-- START SUPPLIED RECORDS --
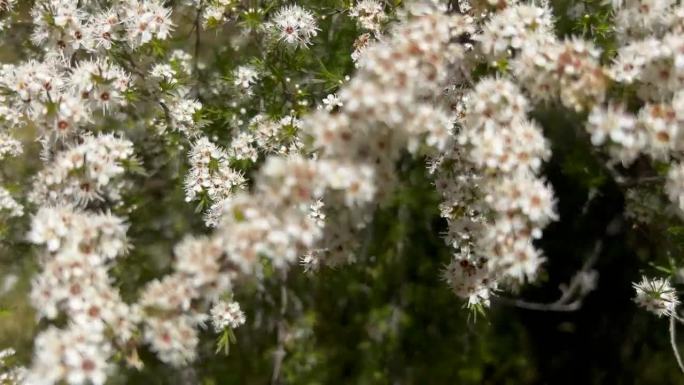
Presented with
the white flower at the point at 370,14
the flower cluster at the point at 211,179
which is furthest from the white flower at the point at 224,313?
the white flower at the point at 370,14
-- END SUPPLIED RECORDS --
■ TO BE DONE ■
Quote the data above verbatim, line for line, but leave out the picture.

■ OUTPUT ■
Presented with
the white flower at the point at 370,14
the flower cluster at the point at 211,179
which is furthest from the white flower at the point at 224,313?
the white flower at the point at 370,14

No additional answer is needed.